一流風に見せる事と一流であることは似てはいるけれど同じではない。

あるレストランで、一流風にいくらコース料理や店舗を見ても実際に食べてみるとそれが現実的に本物かどうかというのは分かる人が食べればよく分かるように一流かどうかというのはすぐに見破られてしまうもの。

ここでの分かる人というのは同じようなことを本当に苦労して努力し身に着け本気で取り組むことで実力と見識を兼ね備えた人物のことをいう。

贋者というのは自分の力でやったのではなくどこかの誰かに便利に即席栽培のように本人以外の誰かによって”してもらった”となるとそれは本人の実力ではなく誰かの威力などによって一流風でしかないことがある。

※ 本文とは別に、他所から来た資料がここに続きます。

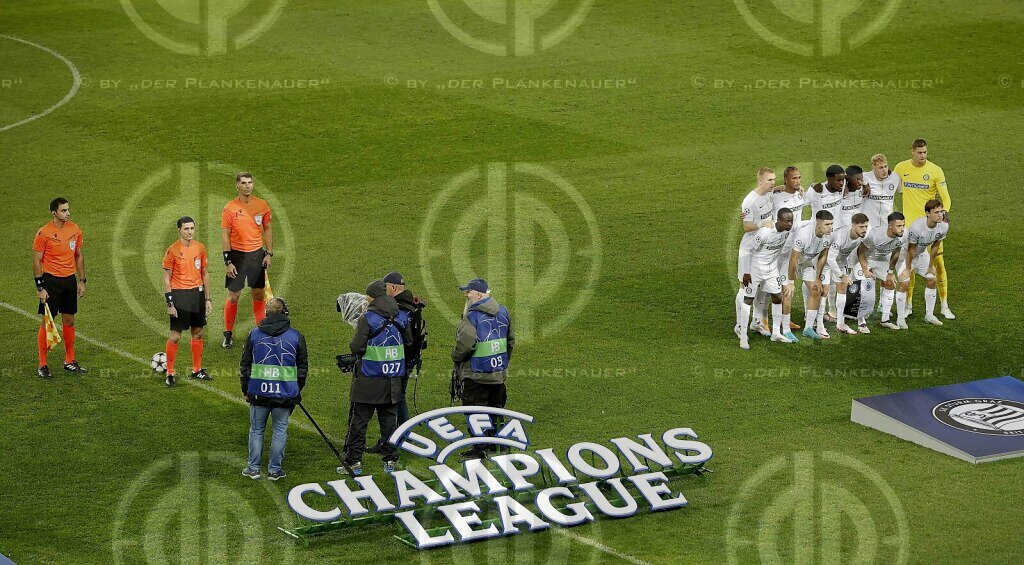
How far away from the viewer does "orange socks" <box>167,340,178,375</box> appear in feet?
56.1

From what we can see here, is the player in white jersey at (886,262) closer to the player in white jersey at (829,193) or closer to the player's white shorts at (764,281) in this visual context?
the player in white jersey at (829,193)

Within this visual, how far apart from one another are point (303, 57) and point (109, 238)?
9395mm

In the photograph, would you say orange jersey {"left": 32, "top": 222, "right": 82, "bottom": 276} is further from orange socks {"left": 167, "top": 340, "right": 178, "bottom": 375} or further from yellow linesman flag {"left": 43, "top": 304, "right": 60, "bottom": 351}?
orange socks {"left": 167, "top": 340, "right": 178, "bottom": 375}

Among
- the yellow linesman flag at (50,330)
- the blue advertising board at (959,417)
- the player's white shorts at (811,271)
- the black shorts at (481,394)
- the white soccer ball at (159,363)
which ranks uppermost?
the player's white shorts at (811,271)

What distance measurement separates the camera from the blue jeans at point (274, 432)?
14.7 meters

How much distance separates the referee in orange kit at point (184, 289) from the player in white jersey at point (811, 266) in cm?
720

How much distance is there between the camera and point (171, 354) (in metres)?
17.2

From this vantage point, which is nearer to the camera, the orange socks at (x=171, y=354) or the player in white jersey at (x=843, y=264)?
the orange socks at (x=171, y=354)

最初から自分から地道に健気に真っ直ぐに道なりに添って丁寧に学び、真剣に取り組み、学んでいたら実力は具わっていくもの。

しかしつい楽をして、一足飛びに見た目をそのようにしようとすると読むべき本も読まず、経験すべき経験もせず、実地すべき実践も積まず、乗り越えるべき困難も乗り越えずとなればやっぱり次第に二流のやり方により二流の実力が身体に沁みついてしまうものだと思う。

そういう見た目風を先に学べば、本筋の流がわからなくなってしまうもの。

もしもそれに気づいて自分のあり方を見直しやり方を学び直し、本気で一から取り組めばもう一度一流への入り口が開いていくのだろうとも思う。

しかしそれがわかっていてもいつまでも一向に生き方や在り方を変えない人もいる、自信がないのか今さらプライドが邪魔をするのか素直に「教えてください」という姿勢と態度がいつまでも取れず本物の人物に習うこともできないでいる人がとても多い。

自分で積極的に体験したり学んだりする機会を得るのだと決意して遣り切れるかどうかということにもよる。黙って消極的にじっとしていても、何も変わらないということなのである。

自力で自立するというのは、文字通り「自分の力で学んで自分で立つ」ことであり誰かによって立ててもらうのではない。その自分の姿勢、自分で立つのだと強い意志で決意を固めることであり、今、この自分がどちら側でいたいか、一流風か一流を目指すのかですべての勝敗が決してしまうものであるのだと思う。

そのまま一流風でも普通通り遜色なく作業は一応はできるもの、しかし仕事の流儀から外れていることを自覚しもしもそれが一流ではないと気づいたらどうするのか、即行動するかいつまでも悩み続けるだけで流されるか、そこにその人の真価が問われるのであろうとも思う。

理念というものを掲げ、本気で取り組み本質であるには当然一流としての流儀というものが要る。

その流儀は、本気で学ぼうとする人でなければ伝授されることもないし切磋琢磨しさらなる一流へと磨きをかけていく同志にもなることもない。

自分の実力でなければ当然自信もつかないし、自分の本当の力でなければ見せかけの贋者だと気づかれるのを恐れて腰を入れて奥へと入っていく勇気も持てる事もない。まさに悪循環になってしまうだけである。打破するにはどこまでいっても一流の根本原理は、本気かどうかということであると私は思う。

その仕事の流儀を学ぶのに、この辺でやここまでやったのだからという二流の一流風の仕事の仕方をすぐに改めることが大切なのであろうとも思う。

本気であるとは、最初の心の姿勢、気持ちが決まっているということである。何が何でも自分の力でやり遂げるという意志のことでもあろうと思う。

発達過程の中で、そういう時期もあるのだろうけれど大切なのは流儀をたくさん学び仕組みを覚え何度も何度も挑戦することであろうとも思う。まだまだコンサルティングの道のあり方もやり方も質を見極めていこうと思う。